Scene-based spatial questions
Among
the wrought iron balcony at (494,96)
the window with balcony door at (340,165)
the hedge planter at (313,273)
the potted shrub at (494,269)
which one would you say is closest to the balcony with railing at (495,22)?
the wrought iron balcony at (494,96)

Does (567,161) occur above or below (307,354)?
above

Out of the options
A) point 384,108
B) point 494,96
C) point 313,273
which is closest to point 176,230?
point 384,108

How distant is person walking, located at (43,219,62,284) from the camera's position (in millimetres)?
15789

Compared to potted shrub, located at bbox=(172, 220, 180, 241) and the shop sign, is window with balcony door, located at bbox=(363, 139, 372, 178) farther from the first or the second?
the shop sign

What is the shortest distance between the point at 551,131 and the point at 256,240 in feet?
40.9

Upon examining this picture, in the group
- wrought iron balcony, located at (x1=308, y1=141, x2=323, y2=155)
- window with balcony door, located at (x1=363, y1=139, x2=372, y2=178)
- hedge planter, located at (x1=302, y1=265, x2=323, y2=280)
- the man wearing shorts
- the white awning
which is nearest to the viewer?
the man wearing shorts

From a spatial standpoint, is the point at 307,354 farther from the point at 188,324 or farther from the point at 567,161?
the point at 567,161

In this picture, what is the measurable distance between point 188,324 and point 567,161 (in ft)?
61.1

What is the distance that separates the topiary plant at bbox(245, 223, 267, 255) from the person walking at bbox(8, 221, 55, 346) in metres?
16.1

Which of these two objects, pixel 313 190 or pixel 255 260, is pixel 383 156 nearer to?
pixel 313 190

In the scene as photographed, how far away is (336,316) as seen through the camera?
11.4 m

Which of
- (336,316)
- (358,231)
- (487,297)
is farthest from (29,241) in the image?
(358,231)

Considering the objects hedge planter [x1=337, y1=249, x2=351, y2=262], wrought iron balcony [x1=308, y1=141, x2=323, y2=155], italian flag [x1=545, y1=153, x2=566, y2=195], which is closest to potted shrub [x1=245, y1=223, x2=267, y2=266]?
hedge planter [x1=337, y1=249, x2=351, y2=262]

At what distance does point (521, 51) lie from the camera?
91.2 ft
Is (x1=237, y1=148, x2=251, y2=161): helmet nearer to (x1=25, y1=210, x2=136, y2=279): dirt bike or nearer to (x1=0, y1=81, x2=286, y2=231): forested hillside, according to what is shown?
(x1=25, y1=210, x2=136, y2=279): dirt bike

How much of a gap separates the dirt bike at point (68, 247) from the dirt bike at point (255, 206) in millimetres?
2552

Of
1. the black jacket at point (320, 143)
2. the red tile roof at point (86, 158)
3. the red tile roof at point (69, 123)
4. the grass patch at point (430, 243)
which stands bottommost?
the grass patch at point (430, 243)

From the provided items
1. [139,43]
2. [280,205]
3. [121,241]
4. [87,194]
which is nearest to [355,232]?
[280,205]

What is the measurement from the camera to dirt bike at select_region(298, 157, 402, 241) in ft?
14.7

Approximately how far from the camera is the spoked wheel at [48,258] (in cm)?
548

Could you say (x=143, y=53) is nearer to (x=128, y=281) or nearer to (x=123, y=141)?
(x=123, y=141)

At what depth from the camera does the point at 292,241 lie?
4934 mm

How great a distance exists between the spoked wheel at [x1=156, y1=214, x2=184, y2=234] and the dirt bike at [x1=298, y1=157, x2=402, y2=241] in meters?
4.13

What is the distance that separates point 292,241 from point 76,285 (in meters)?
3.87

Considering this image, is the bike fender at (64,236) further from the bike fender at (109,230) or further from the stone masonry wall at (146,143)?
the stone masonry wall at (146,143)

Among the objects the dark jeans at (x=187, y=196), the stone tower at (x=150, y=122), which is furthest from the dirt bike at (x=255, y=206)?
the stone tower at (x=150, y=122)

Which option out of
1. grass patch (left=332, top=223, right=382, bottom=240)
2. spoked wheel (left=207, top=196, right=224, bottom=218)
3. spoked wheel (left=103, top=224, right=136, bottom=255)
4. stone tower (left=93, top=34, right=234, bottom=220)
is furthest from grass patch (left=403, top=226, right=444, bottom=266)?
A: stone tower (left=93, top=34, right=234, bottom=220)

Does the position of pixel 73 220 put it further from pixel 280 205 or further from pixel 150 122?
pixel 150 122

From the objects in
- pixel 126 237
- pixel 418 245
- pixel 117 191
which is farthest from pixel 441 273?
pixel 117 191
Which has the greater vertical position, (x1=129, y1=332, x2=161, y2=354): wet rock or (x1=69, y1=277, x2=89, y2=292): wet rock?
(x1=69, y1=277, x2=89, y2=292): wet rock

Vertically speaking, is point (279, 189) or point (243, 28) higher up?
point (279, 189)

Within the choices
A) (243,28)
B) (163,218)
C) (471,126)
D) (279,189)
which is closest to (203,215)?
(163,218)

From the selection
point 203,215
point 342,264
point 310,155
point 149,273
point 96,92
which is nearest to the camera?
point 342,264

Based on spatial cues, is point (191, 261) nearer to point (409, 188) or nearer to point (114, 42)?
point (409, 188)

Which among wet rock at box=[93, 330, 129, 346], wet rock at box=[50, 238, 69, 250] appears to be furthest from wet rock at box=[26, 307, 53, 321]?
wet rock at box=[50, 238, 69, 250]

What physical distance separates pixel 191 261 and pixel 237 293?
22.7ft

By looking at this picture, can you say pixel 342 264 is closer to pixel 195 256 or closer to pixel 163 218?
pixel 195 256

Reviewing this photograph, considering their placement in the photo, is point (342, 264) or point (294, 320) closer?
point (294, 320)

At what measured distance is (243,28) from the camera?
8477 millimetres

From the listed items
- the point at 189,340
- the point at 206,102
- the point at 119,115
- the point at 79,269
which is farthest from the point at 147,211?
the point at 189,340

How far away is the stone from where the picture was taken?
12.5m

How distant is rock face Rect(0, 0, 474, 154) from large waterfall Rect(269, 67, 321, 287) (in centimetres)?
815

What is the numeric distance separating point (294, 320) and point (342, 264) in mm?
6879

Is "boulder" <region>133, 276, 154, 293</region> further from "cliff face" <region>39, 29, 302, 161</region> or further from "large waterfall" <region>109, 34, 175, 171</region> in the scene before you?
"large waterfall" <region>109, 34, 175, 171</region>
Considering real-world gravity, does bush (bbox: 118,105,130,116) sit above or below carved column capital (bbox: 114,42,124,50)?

- _Goal_:
Return all of the data precisely as it appears.

- _Exercise answer_:
Among
the wrought iron balcony at (494,96)
the window with balcony door at (340,165)
the hedge planter at (313,273)
the potted shrub at (494,269)
which one would you say is closest to the balcony with railing at (495,22)?
the wrought iron balcony at (494,96)

Does (567,161) occur above or below (307,354)?
above

Out of the options
A) point 384,108
B) point 494,96
C) point 313,273
which is closest to point 176,230?
point 384,108

How distant is person walking, located at (43,219,62,284) from the camera's position (in millimetres)?
15789

Compared to potted shrub, located at bbox=(172, 220, 180, 241) and the shop sign, is window with balcony door, located at bbox=(363, 139, 372, 178) farther from the first or the second?
the shop sign

What is the shortest distance between the point at 551,131 and the point at 256,240 in feet?
40.9

Upon examining this picture, in the group
- wrought iron balcony, located at (x1=308, y1=141, x2=323, y2=155)
- window with balcony door, located at (x1=363, y1=139, x2=372, y2=178)
- hedge planter, located at (x1=302, y1=265, x2=323, y2=280)
- the man wearing shorts
- the white awning
which is nearest to the viewer?
the man wearing shorts

From a spatial standpoint, is the point at 307,354 farther from the point at 188,324 or farther from the point at 567,161?
the point at 567,161

In this picture, what is the measurable distance between point 188,324 and point 567,161 (in ft)?
61.1

What is the distance that separates the topiary plant at bbox(245, 223, 267, 255) from the person walking at bbox(8, 221, 55, 346) in metres?
16.1

Which of these two objects, pixel 313 190 or pixel 255 260, is pixel 383 156 nearer to?
pixel 313 190

In the scene as photographed, how far away is (336,316) as seen through the camera?
11.4 m

Which of
- (336,316)
- (358,231)
- (487,297)
is farthest from (29,241) in the image?
(358,231)

Considering the objects hedge planter [x1=337, y1=249, x2=351, y2=262], wrought iron balcony [x1=308, y1=141, x2=323, y2=155], italian flag [x1=545, y1=153, x2=566, y2=195], which is closest to potted shrub [x1=245, y1=223, x2=267, y2=266]?
hedge planter [x1=337, y1=249, x2=351, y2=262]

At what distance does point (521, 51) lie from the camera?
91.2 ft
Is (x1=237, y1=148, x2=251, y2=161): helmet nearer to (x1=25, y1=210, x2=136, y2=279): dirt bike or nearer to (x1=0, y1=81, x2=286, y2=231): forested hillside, according to what is shown?
(x1=25, y1=210, x2=136, y2=279): dirt bike

How much of a gap separates the dirt bike at point (68, 247) from the dirt bike at point (255, 206) in millimetres?
2552

Of
1. the black jacket at point (320, 143)
2. the red tile roof at point (86, 158)
3. the red tile roof at point (69, 123)
4. the grass patch at point (430, 243)
which stands bottommost?
the grass patch at point (430, 243)

From the provided items
1. [139,43]
2. [280,205]
3. [121,241]
4. [87,194]
which is nearest to [355,232]?
[280,205]

What is the measurement from the camera to dirt bike at select_region(298, 157, 402, 241) in ft?
14.7

Approximately how far from the camera is the spoked wheel at [48,258] (in cm)?
548

Could you say (x=143, y=53) is nearer to (x=128, y=281) or nearer to (x=123, y=141)?
(x=123, y=141)

At what depth from the camera does the point at 292,241 lie?
4934 mm

How great a distance exists between the spoked wheel at [x1=156, y1=214, x2=184, y2=234] and the dirt bike at [x1=298, y1=157, x2=402, y2=241] in meters?
4.13

What is the distance that separates point 292,241 from point 76,285 (in meters)?
3.87

Considering this image, is the bike fender at (64,236) further from the bike fender at (109,230) or further from the stone masonry wall at (146,143)?
the stone masonry wall at (146,143)

Among the objects the dark jeans at (x=187, y=196), the stone tower at (x=150, y=122), which is furthest from the dirt bike at (x=255, y=206)?
the stone tower at (x=150, y=122)

Which option out of
1. grass patch (left=332, top=223, right=382, bottom=240)
2. spoked wheel (left=207, top=196, right=224, bottom=218)
3. spoked wheel (left=103, top=224, right=136, bottom=255)
4. stone tower (left=93, top=34, right=234, bottom=220)
is furthest from grass patch (left=403, top=226, right=444, bottom=266)?
A: stone tower (left=93, top=34, right=234, bottom=220)

Does the position of pixel 73 220 put it further from pixel 280 205 or further from pixel 150 122?
pixel 150 122

From the objects in
- pixel 126 237
- pixel 418 245
- pixel 117 191
which is farthest from pixel 441 273?
pixel 117 191
Which has the greater vertical position, (x1=129, y1=332, x2=161, y2=354): wet rock or (x1=69, y1=277, x2=89, y2=292): wet rock?
(x1=69, y1=277, x2=89, y2=292): wet rock

Vertically speaking, is point (279, 189) or point (243, 28) higher up?
point (279, 189)

Within the choices
A) (243,28)
B) (163,218)
C) (471,126)
D) (279,189)
which is closest to (203,215)?
(163,218)

From the selection
point 203,215
point 342,264
point 310,155
point 149,273
point 96,92
which is nearest to the camera?
point 342,264

Based on spatial cues, is point (191, 261) nearer to point (409, 188) or nearer to point (114, 42)?
point (409, 188)

Which among wet rock at box=[93, 330, 129, 346], wet rock at box=[50, 238, 69, 250] appears to be furthest from wet rock at box=[26, 307, 53, 321]?
wet rock at box=[50, 238, 69, 250]

What physical distance separates pixel 191 261 and pixel 237 293?
22.7ft

By looking at this picture, can you say pixel 342 264 is closer to pixel 195 256 or closer to pixel 163 218?
pixel 195 256

Reviewing this photograph, considering their placement in the photo, is point (342, 264) or point (294, 320) closer?
point (294, 320)

At what measured distance is (243,28) from the camera?
8477 millimetres

From the listed items
- the point at 189,340
- the point at 206,102
- the point at 119,115
- the point at 79,269
which is farthest from the point at 147,211?
the point at 189,340

How far away is the stone from where the picture was taken?
12.5m

How distant is rock face Rect(0, 0, 474, 154) from large waterfall Rect(269, 67, 321, 287) (in centimetres)?
815

What is the numeric distance separating point (294, 320) and point (342, 264) in mm?
6879

Is "boulder" <region>133, 276, 154, 293</region> further from "cliff face" <region>39, 29, 302, 161</region> or further from "large waterfall" <region>109, 34, 175, 171</region> in the scene before you?
"large waterfall" <region>109, 34, 175, 171</region>
Considering real-world gravity, does bush (bbox: 118,105,130,116) sit above or below carved column capital (bbox: 114,42,124,50)?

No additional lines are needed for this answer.